Rousey dismissed her first pro opponent, Ediene Gomes, in 25 seconds, the same amount of time she needed for her third challenger, Sarah D'Alelio. Rousey's six pro bouts have totaled seven minutes and 39 seconds; none have gone past the first round, and all ended in armbars. Wrestling specialist Miesha Tate, from whom Rousey won the bantamweight (135 pounds) belt in March, endured 4:27 before suffering a dislocated elbow. The result of Rousey's armbar sounded like "Velcro ripping apart," Tate wrote in an e-mail. Sarah Kaufman, Rousey's latest victim, lasted 54 seconds. In the 19 months since her professional debut, Rousey's armbar has made her one of MMA's most dominant and recognized figures—male or female.
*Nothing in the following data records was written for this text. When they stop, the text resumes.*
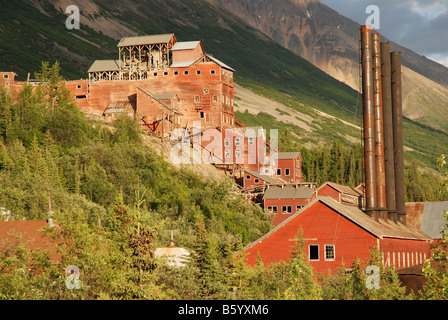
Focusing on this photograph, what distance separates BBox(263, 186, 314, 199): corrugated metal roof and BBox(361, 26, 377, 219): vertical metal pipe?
66.2 feet

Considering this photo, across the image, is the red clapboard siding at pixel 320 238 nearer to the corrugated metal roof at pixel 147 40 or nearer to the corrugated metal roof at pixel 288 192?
the corrugated metal roof at pixel 288 192

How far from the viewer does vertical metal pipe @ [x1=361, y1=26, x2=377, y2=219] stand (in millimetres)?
57250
Outside the cage, meanwhile, Rousey's trash-talking has made her one of the sport's most quoted fighters. She's verbally smacked down everyone from Kim Kardashian ("I don't want some girl whose entire fame is based on a sex video to be selling Skechers to my 13-year-old little sister") to Michael Phelps, who she claims demanded a private room at a Team USA Olympic party in Beijing ("Hello, we're your teammates. We're not a bunch of groupies") to opponents such as Kaufman ("If I get her in an armbar, I'm gonna try to rip it off and throw it at her corner"). The girl who couldn't speak now can't stop talking, and her words and actions are remaking the MMA landscape.
RONDA JEAN ROUSEY entered the world fighting. She was born with her umbilical cord wrapped around her neck, which cut off oxygen to her brain and damaged some sections that govern speech. When Ronda was three, AnnMaria and Ron moved the family—including Ronda's older sisters, Maria and Jennifer—from California to Minot, N.D. AnnMaria, a Ph.D. in educational psychology, had taken a teaching job at Minot State, where the school's renowned speech-therapy department treated Ronda for free.
Ron, an Army veteran, retired from a management position at General Dynamics in California to move but quickly grew bored in Minot. He took a job as director of research and development at Sioux Manufacturing, 120 miles east in Devils Lake. Ron remained there during the week and rejoined his family on weekends. Because her sisters were hindering her speech development by translating for her, Ronda went to live with her father during the week.
Ron couldn't have been happier when Ronda moved in. He taught Ronnie, as he called her, to shoot a gun and hunt quail as they rode in his pickup with their German short-haired pointer. Ron would rise before dawn on weekends to take Ronnie to swim meets, where she regularly won races as a member of a Junior Olympic swim program. "You're going to win the Olympics," he'd tell her. "You're going to be president. You can do anything."
In 1991, Ron broke his back in a sledding accident and also discovered that he had a rare blood disorder, Bernard-Soulier syndrome, which would hinder his healing and send him back to the hospital frequently over the next four years. In '95, not wanting his daughters to remember him in a hospital bed hooked up to machines, Ron drove to a pond where he and Ronnie used to search for rocks and ran a hose from the exhaust pipe to the passenger compartment of his truck. A few days later eight-year-old Ronda sat with her sisters in front of a coffin with a U.S. flag placed on top.
After Ron's death Ronda stopped swimming. "That was more a me-and-him thing," she says. Plus, AnnMaria's resources of both time and money were growing short. To supplement the family income, AnnMaria took on additional teaching jobs and wrote grants for others. She also began teaching judo, and she took the girls along for the classes. Ronda remembers the first time she saw her mom grab a student and execute an armbar.